I want to backup my files on another server. So I go to another server, and create file /etc/rsyncd.conf:

secrets file = /etc/rsyncd.secrets
#Global properties
read only = yes
list = yes
#User on server
uid = backup
#User's group
gid = backup

#Protected share for backups.
[files]
comment = For your eyes only
path = /home/backup/
auth users = franek
read only = no
hosts allow = 192.168.1.64
hosts deny = *
list = yes
We are using user backup as rsync files owner. Don't forget to create him.

So now we need to create entry for franek in rsyncd.secrets:
franek:his_password
rsyncd.secrets cannot be readable for all. In such case rsync daemon will not allow access to protected shares. Set permissions to 600.

We need to do one more thing before starting the daemon. Go to /etc/default/rsync and set RSYNC_ENABLE=true

Ok, issue sudo /etc/init.d/rsync start and rsync deamon is running.

Now go to the client machine. The one we want to make backups from. I want to backup whole /home, so my command looks like this:
sudo rsync -aXAvz --delete --delete-excluded --exclude-from=$DIR/backup.excludes --password-file=$DIR/rsync-pass /home franek@moon::files
So there is sudo rsync, and then some options:
-a the same as -rlptgoD, which is:
-r recurse into directories
-l copy symlinks as symlinks
-p preserve permissions
-t preserve modification times
-g preserve group
-o preserve owner
-D preserve device files, preserve special files
-X preserve extended attributes
-A preserve ACLs
-v be verbose
-z use compression
Then there is --delete and --delete-excluded. It means if there is some file on copy, but there is no such file on source, delete file from copy. --delete-excluded means delete all excluded files from copy.

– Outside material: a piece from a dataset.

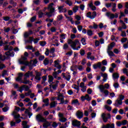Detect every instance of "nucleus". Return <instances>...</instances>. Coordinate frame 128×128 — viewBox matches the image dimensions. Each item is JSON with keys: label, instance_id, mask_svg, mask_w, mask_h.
<instances>
[{"label": "nucleus", "instance_id": "obj_1", "mask_svg": "<svg viewBox=\"0 0 128 128\" xmlns=\"http://www.w3.org/2000/svg\"><path fill=\"white\" fill-rule=\"evenodd\" d=\"M54 3H51L48 5V8L45 7L43 9V12H45L46 10H50L49 12H46L45 13L42 12L41 10L39 11L38 14L39 16H54V8H52Z\"/></svg>", "mask_w": 128, "mask_h": 128}, {"label": "nucleus", "instance_id": "obj_2", "mask_svg": "<svg viewBox=\"0 0 128 128\" xmlns=\"http://www.w3.org/2000/svg\"><path fill=\"white\" fill-rule=\"evenodd\" d=\"M68 44H70L71 48L76 50H78V48H80V40L78 39L75 40L74 41H72V39H68Z\"/></svg>", "mask_w": 128, "mask_h": 128}, {"label": "nucleus", "instance_id": "obj_3", "mask_svg": "<svg viewBox=\"0 0 128 128\" xmlns=\"http://www.w3.org/2000/svg\"><path fill=\"white\" fill-rule=\"evenodd\" d=\"M36 120H38V122H44L43 124V126L46 128H48L50 126V124L48 122L46 121V120L40 114H38L36 115Z\"/></svg>", "mask_w": 128, "mask_h": 128}, {"label": "nucleus", "instance_id": "obj_4", "mask_svg": "<svg viewBox=\"0 0 128 128\" xmlns=\"http://www.w3.org/2000/svg\"><path fill=\"white\" fill-rule=\"evenodd\" d=\"M124 96L121 94L119 96V98L116 100L114 105L115 106H122V100H124Z\"/></svg>", "mask_w": 128, "mask_h": 128}, {"label": "nucleus", "instance_id": "obj_5", "mask_svg": "<svg viewBox=\"0 0 128 128\" xmlns=\"http://www.w3.org/2000/svg\"><path fill=\"white\" fill-rule=\"evenodd\" d=\"M38 64V60L36 59H34V60H31L30 62L28 63V65H27L29 66L30 70H32V66H36V65Z\"/></svg>", "mask_w": 128, "mask_h": 128}, {"label": "nucleus", "instance_id": "obj_6", "mask_svg": "<svg viewBox=\"0 0 128 128\" xmlns=\"http://www.w3.org/2000/svg\"><path fill=\"white\" fill-rule=\"evenodd\" d=\"M102 118L104 122H108V118H111L110 114H107V117H106V114L102 113Z\"/></svg>", "mask_w": 128, "mask_h": 128}, {"label": "nucleus", "instance_id": "obj_7", "mask_svg": "<svg viewBox=\"0 0 128 128\" xmlns=\"http://www.w3.org/2000/svg\"><path fill=\"white\" fill-rule=\"evenodd\" d=\"M72 126H77V128H80V122L76 120H74L72 121Z\"/></svg>", "mask_w": 128, "mask_h": 128}, {"label": "nucleus", "instance_id": "obj_8", "mask_svg": "<svg viewBox=\"0 0 128 128\" xmlns=\"http://www.w3.org/2000/svg\"><path fill=\"white\" fill-rule=\"evenodd\" d=\"M76 116L78 118H84V113L78 110L76 112Z\"/></svg>", "mask_w": 128, "mask_h": 128}, {"label": "nucleus", "instance_id": "obj_9", "mask_svg": "<svg viewBox=\"0 0 128 128\" xmlns=\"http://www.w3.org/2000/svg\"><path fill=\"white\" fill-rule=\"evenodd\" d=\"M93 68L94 70H96V68H102V62H98L96 64H94L93 65Z\"/></svg>", "mask_w": 128, "mask_h": 128}, {"label": "nucleus", "instance_id": "obj_10", "mask_svg": "<svg viewBox=\"0 0 128 128\" xmlns=\"http://www.w3.org/2000/svg\"><path fill=\"white\" fill-rule=\"evenodd\" d=\"M86 16H96V12L95 11L93 12L92 15V12H89L86 13Z\"/></svg>", "mask_w": 128, "mask_h": 128}, {"label": "nucleus", "instance_id": "obj_11", "mask_svg": "<svg viewBox=\"0 0 128 128\" xmlns=\"http://www.w3.org/2000/svg\"><path fill=\"white\" fill-rule=\"evenodd\" d=\"M64 8V6H60L58 8L59 12H66V9Z\"/></svg>", "mask_w": 128, "mask_h": 128}, {"label": "nucleus", "instance_id": "obj_12", "mask_svg": "<svg viewBox=\"0 0 128 128\" xmlns=\"http://www.w3.org/2000/svg\"><path fill=\"white\" fill-rule=\"evenodd\" d=\"M18 62L20 64H24V66H28V62L26 60H18Z\"/></svg>", "mask_w": 128, "mask_h": 128}, {"label": "nucleus", "instance_id": "obj_13", "mask_svg": "<svg viewBox=\"0 0 128 128\" xmlns=\"http://www.w3.org/2000/svg\"><path fill=\"white\" fill-rule=\"evenodd\" d=\"M5 54L6 56H7L8 58V56H14V52H12L10 53V51H8V52H5Z\"/></svg>", "mask_w": 128, "mask_h": 128}, {"label": "nucleus", "instance_id": "obj_14", "mask_svg": "<svg viewBox=\"0 0 128 128\" xmlns=\"http://www.w3.org/2000/svg\"><path fill=\"white\" fill-rule=\"evenodd\" d=\"M30 76H34V73L32 72L28 71L24 74V76H26V78H30Z\"/></svg>", "mask_w": 128, "mask_h": 128}, {"label": "nucleus", "instance_id": "obj_15", "mask_svg": "<svg viewBox=\"0 0 128 128\" xmlns=\"http://www.w3.org/2000/svg\"><path fill=\"white\" fill-rule=\"evenodd\" d=\"M116 44L114 42H112L110 44V46H108L107 50H112V48Z\"/></svg>", "mask_w": 128, "mask_h": 128}, {"label": "nucleus", "instance_id": "obj_16", "mask_svg": "<svg viewBox=\"0 0 128 128\" xmlns=\"http://www.w3.org/2000/svg\"><path fill=\"white\" fill-rule=\"evenodd\" d=\"M106 16H118V14H116V15L114 14H112L110 12H107L106 14Z\"/></svg>", "mask_w": 128, "mask_h": 128}, {"label": "nucleus", "instance_id": "obj_17", "mask_svg": "<svg viewBox=\"0 0 128 128\" xmlns=\"http://www.w3.org/2000/svg\"><path fill=\"white\" fill-rule=\"evenodd\" d=\"M40 73L36 72V76H35L36 80H40Z\"/></svg>", "mask_w": 128, "mask_h": 128}, {"label": "nucleus", "instance_id": "obj_18", "mask_svg": "<svg viewBox=\"0 0 128 128\" xmlns=\"http://www.w3.org/2000/svg\"><path fill=\"white\" fill-rule=\"evenodd\" d=\"M58 104V102H52L50 104V108H56V105Z\"/></svg>", "mask_w": 128, "mask_h": 128}, {"label": "nucleus", "instance_id": "obj_19", "mask_svg": "<svg viewBox=\"0 0 128 128\" xmlns=\"http://www.w3.org/2000/svg\"><path fill=\"white\" fill-rule=\"evenodd\" d=\"M22 76H24L22 73H19L18 75V77L16 78V80H17L18 82H20V80H22Z\"/></svg>", "mask_w": 128, "mask_h": 128}, {"label": "nucleus", "instance_id": "obj_20", "mask_svg": "<svg viewBox=\"0 0 128 128\" xmlns=\"http://www.w3.org/2000/svg\"><path fill=\"white\" fill-rule=\"evenodd\" d=\"M112 78H113L116 80L117 78H120V74H118V73H114L112 74Z\"/></svg>", "mask_w": 128, "mask_h": 128}, {"label": "nucleus", "instance_id": "obj_21", "mask_svg": "<svg viewBox=\"0 0 128 128\" xmlns=\"http://www.w3.org/2000/svg\"><path fill=\"white\" fill-rule=\"evenodd\" d=\"M99 88L100 90V92H104V88H104V85H100Z\"/></svg>", "mask_w": 128, "mask_h": 128}, {"label": "nucleus", "instance_id": "obj_22", "mask_svg": "<svg viewBox=\"0 0 128 128\" xmlns=\"http://www.w3.org/2000/svg\"><path fill=\"white\" fill-rule=\"evenodd\" d=\"M107 52L110 56H114V54L112 51H110V50H107Z\"/></svg>", "mask_w": 128, "mask_h": 128}, {"label": "nucleus", "instance_id": "obj_23", "mask_svg": "<svg viewBox=\"0 0 128 128\" xmlns=\"http://www.w3.org/2000/svg\"><path fill=\"white\" fill-rule=\"evenodd\" d=\"M72 10L74 13L76 12L78 10V6H75L74 8H73Z\"/></svg>", "mask_w": 128, "mask_h": 128}, {"label": "nucleus", "instance_id": "obj_24", "mask_svg": "<svg viewBox=\"0 0 128 128\" xmlns=\"http://www.w3.org/2000/svg\"><path fill=\"white\" fill-rule=\"evenodd\" d=\"M78 104V106H80V103H78V100H74L72 101V104Z\"/></svg>", "mask_w": 128, "mask_h": 128}, {"label": "nucleus", "instance_id": "obj_25", "mask_svg": "<svg viewBox=\"0 0 128 128\" xmlns=\"http://www.w3.org/2000/svg\"><path fill=\"white\" fill-rule=\"evenodd\" d=\"M52 80H54V77H52V76H48V82H50H50H52Z\"/></svg>", "mask_w": 128, "mask_h": 128}, {"label": "nucleus", "instance_id": "obj_26", "mask_svg": "<svg viewBox=\"0 0 128 128\" xmlns=\"http://www.w3.org/2000/svg\"><path fill=\"white\" fill-rule=\"evenodd\" d=\"M59 120L62 122H66V118L62 117V118H60Z\"/></svg>", "mask_w": 128, "mask_h": 128}, {"label": "nucleus", "instance_id": "obj_27", "mask_svg": "<svg viewBox=\"0 0 128 128\" xmlns=\"http://www.w3.org/2000/svg\"><path fill=\"white\" fill-rule=\"evenodd\" d=\"M85 98L86 100L88 102H90V100H92V98L90 97V96L88 94H86L85 96Z\"/></svg>", "mask_w": 128, "mask_h": 128}, {"label": "nucleus", "instance_id": "obj_28", "mask_svg": "<svg viewBox=\"0 0 128 128\" xmlns=\"http://www.w3.org/2000/svg\"><path fill=\"white\" fill-rule=\"evenodd\" d=\"M52 88H53V90H56V88H58V84H54V82H52Z\"/></svg>", "mask_w": 128, "mask_h": 128}, {"label": "nucleus", "instance_id": "obj_29", "mask_svg": "<svg viewBox=\"0 0 128 128\" xmlns=\"http://www.w3.org/2000/svg\"><path fill=\"white\" fill-rule=\"evenodd\" d=\"M49 62L50 61H48V58H46L44 61V64L45 66H46V65L48 64Z\"/></svg>", "mask_w": 128, "mask_h": 128}, {"label": "nucleus", "instance_id": "obj_30", "mask_svg": "<svg viewBox=\"0 0 128 128\" xmlns=\"http://www.w3.org/2000/svg\"><path fill=\"white\" fill-rule=\"evenodd\" d=\"M103 81L106 82V78H108V74H104L103 75Z\"/></svg>", "mask_w": 128, "mask_h": 128}, {"label": "nucleus", "instance_id": "obj_31", "mask_svg": "<svg viewBox=\"0 0 128 128\" xmlns=\"http://www.w3.org/2000/svg\"><path fill=\"white\" fill-rule=\"evenodd\" d=\"M105 108H106L108 112H110V110H112V107L108 106V105H105Z\"/></svg>", "mask_w": 128, "mask_h": 128}, {"label": "nucleus", "instance_id": "obj_32", "mask_svg": "<svg viewBox=\"0 0 128 128\" xmlns=\"http://www.w3.org/2000/svg\"><path fill=\"white\" fill-rule=\"evenodd\" d=\"M12 30L13 34H16V32H18V29L14 28V27H12Z\"/></svg>", "mask_w": 128, "mask_h": 128}, {"label": "nucleus", "instance_id": "obj_33", "mask_svg": "<svg viewBox=\"0 0 128 128\" xmlns=\"http://www.w3.org/2000/svg\"><path fill=\"white\" fill-rule=\"evenodd\" d=\"M46 42L44 41H42V42H40V45L42 46H46Z\"/></svg>", "mask_w": 128, "mask_h": 128}, {"label": "nucleus", "instance_id": "obj_34", "mask_svg": "<svg viewBox=\"0 0 128 128\" xmlns=\"http://www.w3.org/2000/svg\"><path fill=\"white\" fill-rule=\"evenodd\" d=\"M87 34L88 36H92V30H88Z\"/></svg>", "mask_w": 128, "mask_h": 128}, {"label": "nucleus", "instance_id": "obj_35", "mask_svg": "<svg viewBox=\"0 0 128 128\" xmlns=\"http://www.w3.org/2000/svg\"><path fill=\"white\" fill-rule=\"evenodd\" d=\"M53 76H54V78H58V72H54L53 74H52Z\"/></svg>", "mask_w": 128, "mask_h": 128}, {"label": "nucleus", "instance_id": "obj_36", "mask_svg": "<svg viewBox=\"0 0 128 128\" xmlns=\"http://www.w3.org/2000/svg\"><path fill=\"white\" fill-rule=\"evenodd\" d=\"M36 20V16H33L32 17L30 20V22H34V20Z\"/></svg>", "mask_w": 128, "mask_h": 128}, {"label": "nucleus", "instance_id": "obj_37", "mask_svg": "<svg viewBox=\"0 0 128 128\" xmlns=\"http://www.w3.org/2000/svg\"><path fill=\"white\" fill-rule=\"evenodd\" d=\"M67 20H68L70 22H71L72 24H74V20H72V18L70 16H67L66 17Z\"/></svg>", "mask_w": 128, "mask_h": 128}, {"label": "nucleus", "instance_id": "obj_38", "mask_svg": "<svg viewBox=\"0 0 128 128\" xmlns=\"http://www.w3.org/2000/svg\"><path fill=\"white\" fill-rule=\"evenodd\" d=\"M114 86L115 88H118V86H120V84H118V83L116 82L114 84Z\"/></svg>", "mask_w": 128, "mask_h": 128}, {"label": "nucleus", "instance_id": "obj_39", "mask_svg": "<svg viewBox=\"0 0 128 128\" xmlns=\"http://www.w3.org/2000/svg\"><path fill=\"white\" fill-rule=\"evenodd\" d=\"M28 36H30V34L26 32L24 34V38H28Z\"/></svg>", "mask_w": 128, "mask_h": 128}, {"label": "nucleus", "instance_id": "obj_40", "mask_svg": "<svg viewBox=\"0 0 128 128\" xmlns=\"http://www.w3.org/2000/svg\"><path fill=\"white\" fill-rule=\"evenodd\" d=\"M122 36H123L124 38L126 36V32L124 31H122L121 34Z\"/></svg>", "mask_w": 128, "mask_h": 128}, {"label": "nucleus", "instance_id": "obj_41", "mask_svg": "<svg viewBox=\"0 0 128 128\" xmlns=\"http://www.w3.org/2000/svg\"><path fill=\"white\" fill-rule=\"evenodd\" d=\"M84 54H86V52H84V50L82 49L80 51V54L81 56H84Z\"/></svg>", "mask_w": 128, "mask_h": 128}, {"label": "nucleus", "instance_id": "obj_42", "mask_svg": "<svg viewBox=\"0 0 128 128\" xmlns=\"http://www.w3.org/2000/svg\"><path fill=\"white\" fill-rule=\"evenodd\" d=\"M20 114H18V115L14 114V118H15V120H18V118H20Z\"/></svg>", "mask_w": 128, "mask_h": 128}, {"label": "nucleus", "instance_id": "obj_43", "mask_svg": "<svg viewBox=\"0 0 128 128\" xmlns=\"http://www.w3.org/2000/svg\"><path fill=\"white\" fill-rule=\"evenodd\" d=\"M102 64H103V66H106V64H108V62L106 61V60H103L102 61Z\"/></svg>", "mask_w": 128, "mask_h": 128}, {"label": "nucleus", "instance_id": "obj_44", "mask_svg": "<svg viewBox=\"0 0 128 128\" xmlns=\"http://www.w3.org/2000/svg\"><path fill=\"white\" fill-rule=\"evenodd\" d=\"M34 44H38V40H40V38H36L35 39L34 38Z\"/></svg>", "mask_w": 128, "mask_h": 128}, {"label": "nucleus", "instance_id": "obj_45", "mask_svg": "<svg viewBox=\"0 0 128 128\" xmlns=\"http://www.w3.org/2000/svg\"><path fill=\"white\" fill-rule=\"evenodd\" d=\"M102 128H110V124H106V125H103Z\"/></svg>", "mask_w": 128, "mask_h": 128}, {"label": "nucleus", "instance_id": "obj_46", "mask_svg": "<svg viewBox=\"0 0 128 128\" xmlns=\"http://www.w3.org/2000/svg\"><path fill=\"white\" fill-rule=\"evenodd\" d=\"M68 48V45L66 44H64L63 46L64 50H66Z\"/></svg>", "mask_w": 128, "mask_h": 128}, {"label": "nucleus", "instance_id": "obj_47", "mask_svg": "<svg viewBox=\"0 0 128 128\" xmlns=\"http://www.w3.org/2000/svg\"><path fill=\"white\" fill-rule=\"evenodd\" d=\"M81 42L84 46L86 44V39L84 38H82L81 40Z\"/></svg>", "mask_w": 128, "mask_h": 128}, {"label": "nucleus", "instance_id": "obj_48", "mask_svg": "<svg viewBox=\"0 0 128 128\" xmlns=\"http://www.w3.org/2000/svg\"><path fill=\"white\" fill-rule=\"evenodd\" d=\"M73 14H74V12H72V10H68V16H72Z\"/></svg>", "mask_w": 128, "mask_h": 128}, {"label": "nucleus", "instance_id": "obj_49", "mask_svg": "<svg viewBox=\"0 0 128 128\" xmlns=\"http://www.w3.org/2000/svg\"><path fill=\"white\" fill-rule=\"evenodd\" d=\"M28 40L30 41V44H32V41H34V38L30 37Z\"/></svg>", "mask_w": 128, "mask_h": 128}, {"label": "nucleus", "instance_id": "obj_50", "mask_svg": "<svg viewBox=\"0 0 128 128\" xmlns=\"http://www.w3.org/2000/svg\"><path fill=\"white\" fill-rule=\"evenodd\" d=\"M65 78H66V80L69 82V80H70V76L68 75V76H66Z\"/></svg>", "mask_w": 128, "mask_h": 128}, {"label": "nucleus", "instance_id": "obj_51", "mask_svg": "<svg viewBox=\"0 0 128 128\" xmlns=\"http://www.w3.org/2000/svg\"><path fill=\"white\" fill-rule=\"evenodd\" d=\"M92 52H88L87 54V58H90V57L92 56Z\"/></svg>", "mask_w": 128, "mask_h": 128}, {"label": "nucleus", "instance_id": "obj_52", "mask_svg": "<svg viewBox=\"0 0 128 128\" xmlns=\"http://www.w3.org/2000/svg\"><path fill=\"white\" fill-rule=\"evenodd\" d=\"M87 92H88V94H92V89L88 88V89L87 90Z\"/></svg>", "mask_w": 128, "mask_h": 128}, {"label": "nucleus", "instance_id": "obj_53", "mask_svg": "<svg viewBox=\"0 0 128 128\" xmlns=\"http://www.w3.org/2000/svg\"><path fill=\"white\" fill-rule=\"evenodd\" d=\"M7 72H8V71H6V70H4L2 74V76H4L6 74Z\"/></svg>", "mask_w": 128, "mask_h": 128}, {"label": "nucleus", "instance_id": "obj_54", "mask_svg": "<svg viewBox=\"0 0 128 128\" xmlns=\"http://www.w3.org/2000/svg\"><path fill=\"white\" fill-rule=\"evenodd\" d=\"M10 30V28H5L4 29V31L5 32H8Z\"/></svg>", "mask_w": 128, "mask_h": 128}, {"label": "nucleus", "instance_id": "obj_55", "mask_svg": "<svg viewBox=\"0 0 128 128\" xmlns=\"http://www.w3.org/2000/svg\"><path fill=\"white\" fill-rule=\"evenodd\" d=\"M78 28L80 32H82V26H78Z\"/></svg>", "mask_w": 128, "mask_h": 128}, {"label": "nucleus", "instance_id": "obj_56", "mask_svg": "<svg viewBox=\"0 0 128 128\" xmlns=\"http://www.w3.org/2000/svg\"><path fill=\"white\" fill-rule=\"evenodd\" d=\"M126 40H128V38H122L121 40L122 42H126Z\"/></svg>", "mask_w": 128, "mask_h": 128}, {"label": "nucleus", "instance_id": "obj_57", "mask_svg": "<svg viewBox=\"0 0 128 128\" xmlns=\"http://www.w3.org/2000/svg\"><path fill=\"white\" fill-rule=\"evenodd\" d=\"M52 126H53V128H56V126H58V124H56V122H54Z\"/></svg>", "mask_w": 128, "mask_h": 128}, {"label": "nucleus", "instance_id": "obj_58", "mask_svg": "<svg viewBox=\"0 0 128 128\" xmlns=\"http://www.w3.org/2000/svg\"><path fill=\"white\" fill-rule=\"evenodd\" d=\"M60 104H64V97L61 98L60 103Z\"/></svg>", "mask_w": 128, "mask_h": 128}, {"label": "nucleus", "instance_id": "obj_59", "mask_svg": "<svg viewBox=\"0 0 128 128\" xmlns=\"http://www.w3.org/2000/svg\"><path fill=\"white\" fill-rule=\"evenodd\" d=\"M126 122H128V120H124L122 122V126H126Z\"/></svg>", "mask_w": 128, "mask_h": 128}, {"label": "nucleus", "instance_id": "obj_60", "mask_svg": "<svg viewBox=\"0 0 128 128\" xmlns=\"http://www.w3.org/2000/svg\"><path fill=\"white\" fill-rule=\"evenodd\" d=\"M92 105L94 106H96V100H93L92 102Z\"/></svg>", "mask_w": 128, "mask_h": 128}, {"label": "nucleus", "instance_id": "obj_61", "mask_svg": "<svg viewBox=\"0 0 128 128\" xmlns=\"http://www.w3.org/2000/svg\"><path fill=\"white\" fill-rule=\"evenodd\" d=\"M103 92L105 96H108V90H104Z\"/></svg>", "mask_w": 128, "mask_h": 128}, {"label": "nucleus", "instance_id": "obj_62", "mask_svg": "<svg viewBox=\"0 0 128 128\" xmlns=\"http://www.w3.org/2000/svg\"><path fill=\"white\" fill-rule=\"evenodd\" d=\"M8 48H10V46L6 45L4 46V50H8Z\"/></svg>", "mask_w": 128, "mask_h": 128}, {"label": "nucleus", "instance_id": "obj_63", "mask_svg": "<svg viewBox=\"0 0 128 128\" xmlns=\"http://www.w3.org/2000/svg\"><path fill=\"white\" fill-rule=\"evenodd\" d=\"M3 18L4 20H10V18L8 16H4Z\"/></svg>", "mask_w": 128, "mask_h": 128}, {"label": "nucleus", "instance_id": "obj_64", "mask_svg": "<svg viewBox=\"0 0 128 128\" xmlns=\"http://www.w3.org/2000/svg\"><path fill=\"white\" fill-rule=\"evenodd\" d=\"M109 128H114V124H112L110 125V124Z\"/></svg>", "mask_w": 128, "mask_h": 128}]
</instances>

I keep exclusions patterns in separate file. Format is quite simple:
lost+found
*/.Trash/
*/.thumbnails/
cache/
Cache/
.Cache/
.cache/
My share is password protected. Only user franek can access it, and he needs to give his password. If you want to do it by system (e.g. cron), you don't have the possibility to type the password. However, you can put it into file and make file readable only for user (permissions 700). Then you can just point to that file with --password-file option.